__EXERCISE TASK__:
Can you copy out the records, word for word, between the lines holding "Time of clock at [773,205,824,254]: 12:55" and "Time of clock at [540,174,564,201]: 9:13", inclusive, leaving out the pictures?

__EXERCISE MATERIAL__:
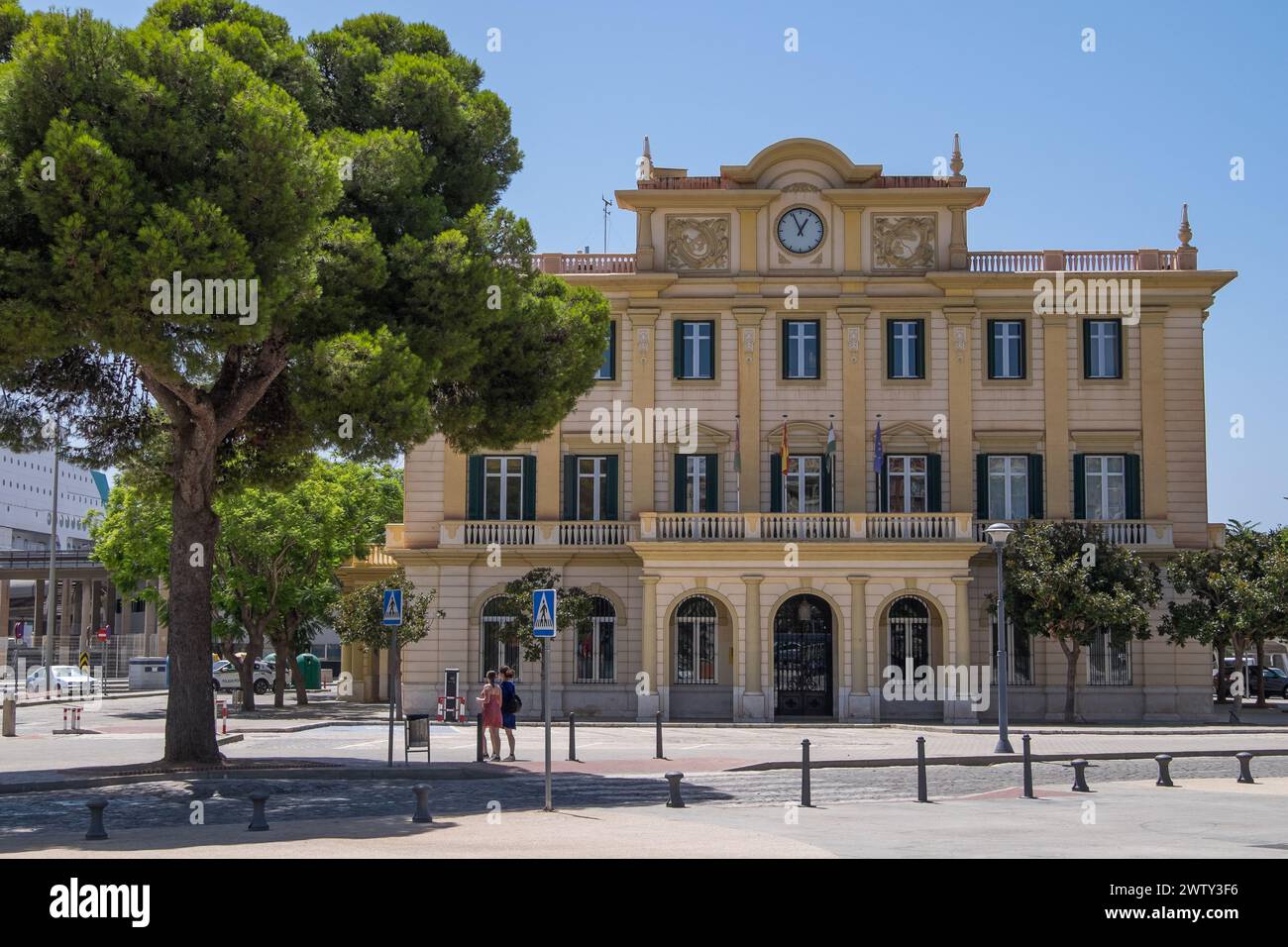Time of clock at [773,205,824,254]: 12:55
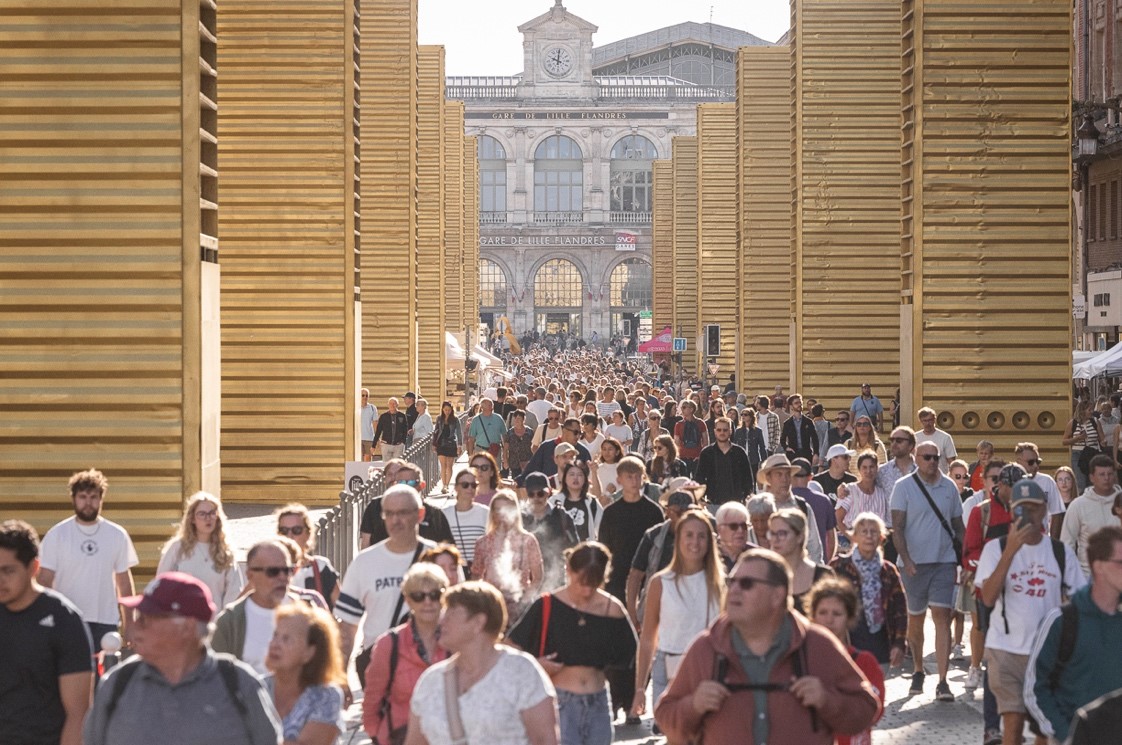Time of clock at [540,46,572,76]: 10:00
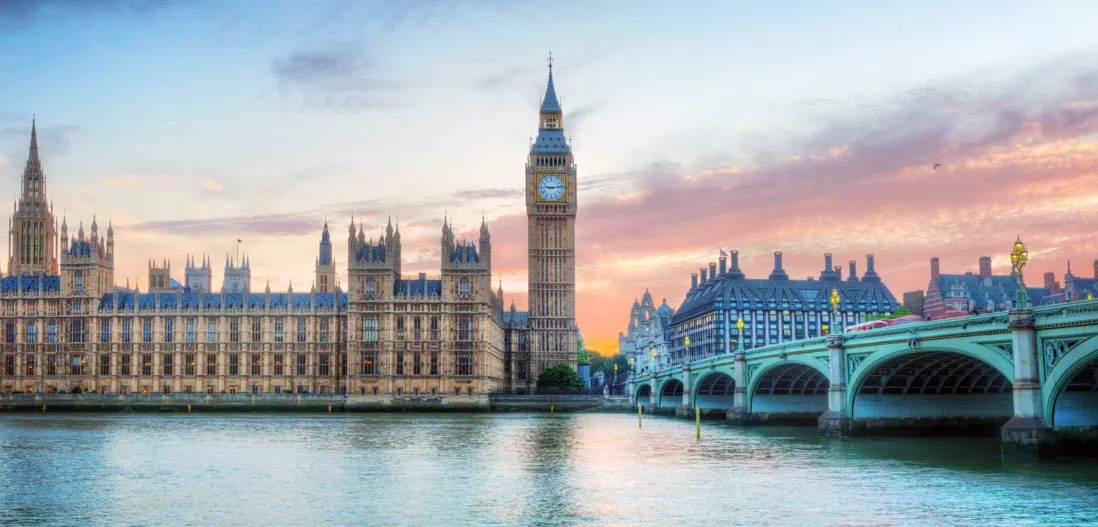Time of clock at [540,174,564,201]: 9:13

==

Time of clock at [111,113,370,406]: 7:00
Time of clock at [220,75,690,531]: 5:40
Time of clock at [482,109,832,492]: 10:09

---

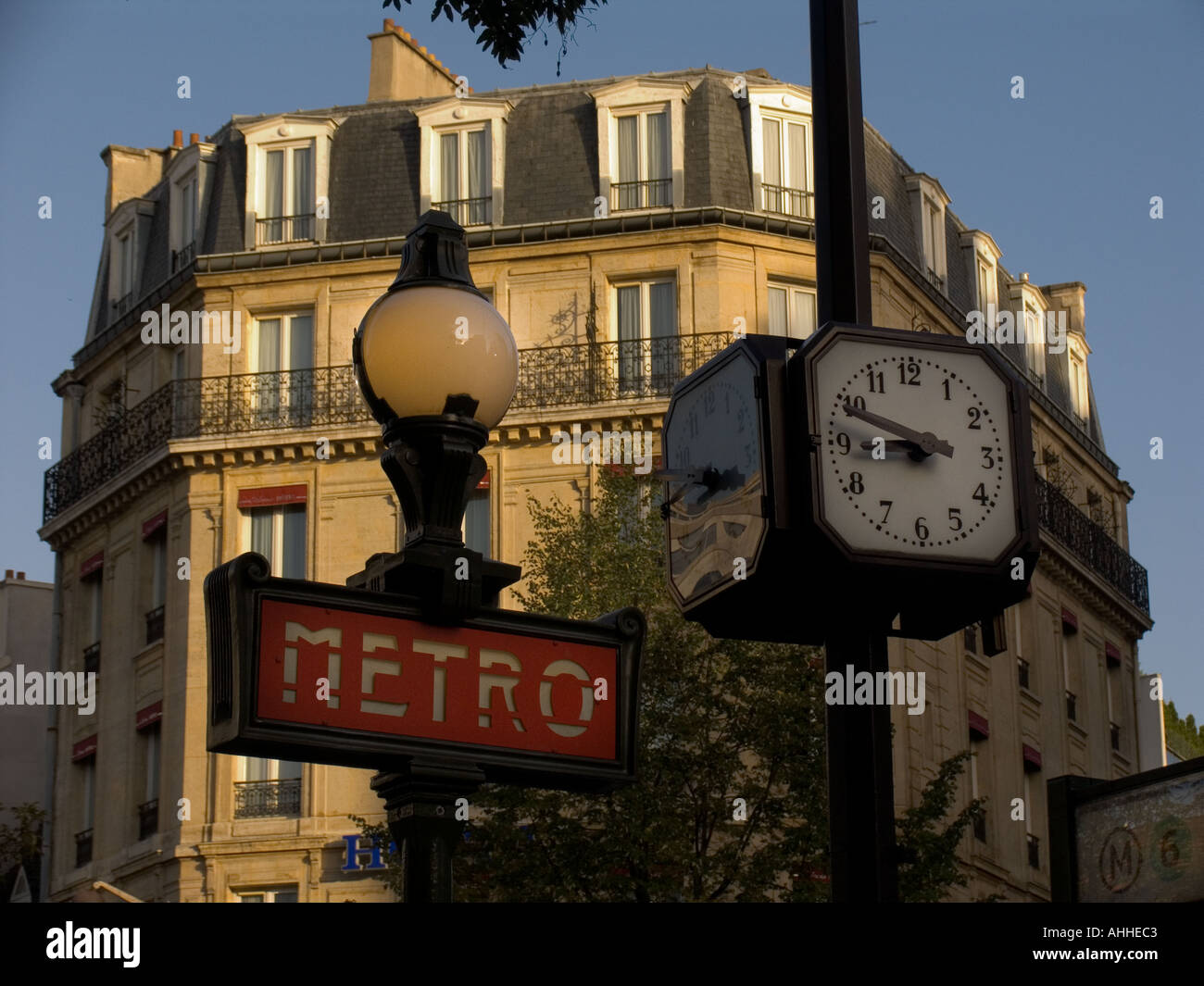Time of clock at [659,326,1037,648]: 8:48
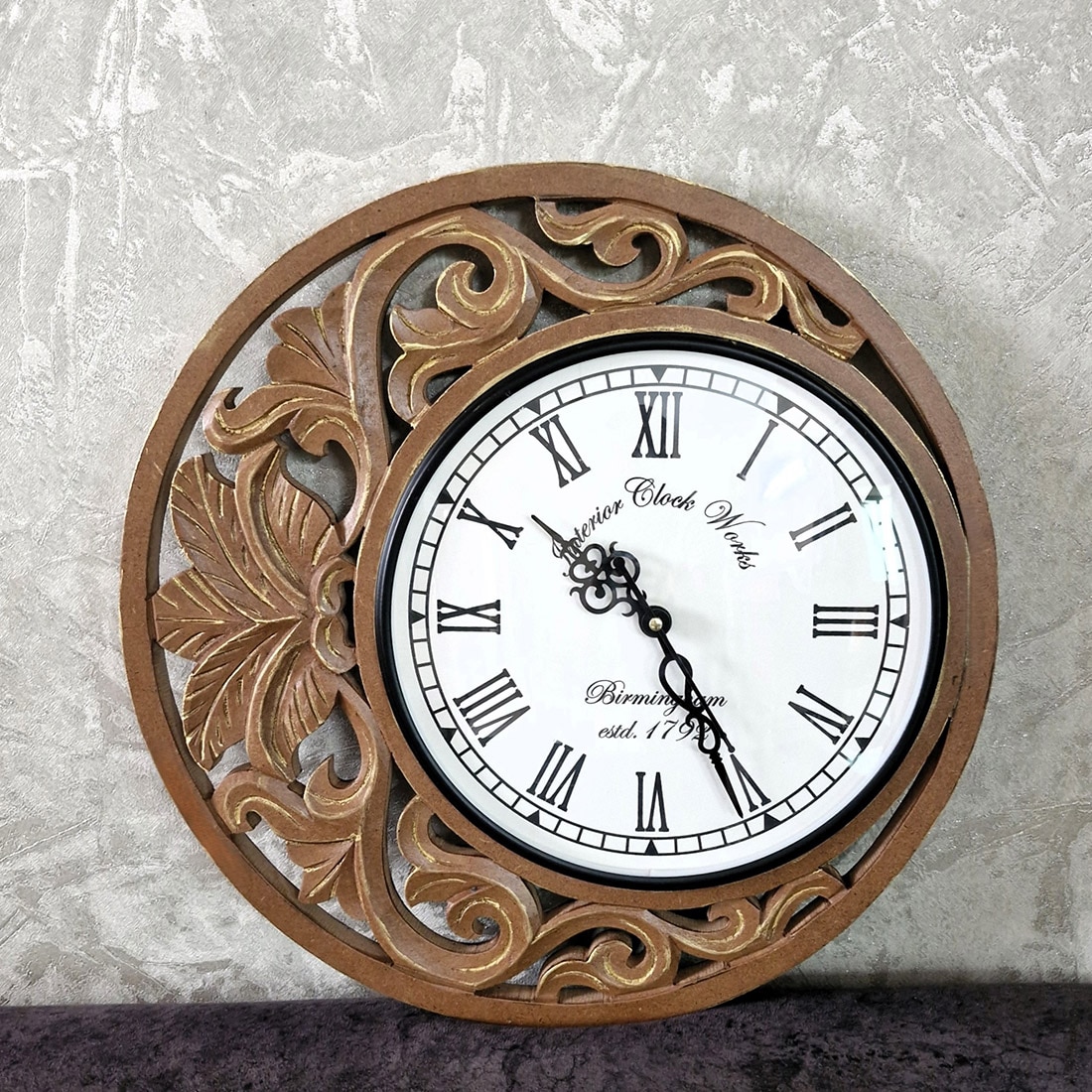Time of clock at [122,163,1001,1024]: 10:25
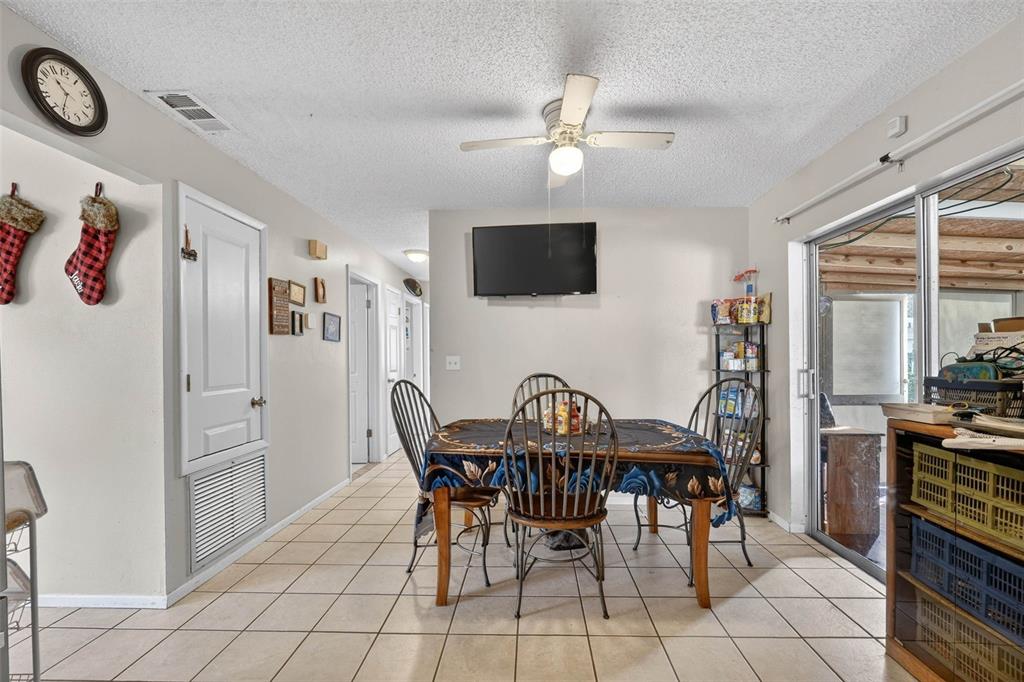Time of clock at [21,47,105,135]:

__EXERCISE OUTPUT__:
Time of clock at [773,205,824,254]: 12:55
Time of clock at [540,46,572,76]: 10:00
Time of clock at [540,174,564,201]: 9:13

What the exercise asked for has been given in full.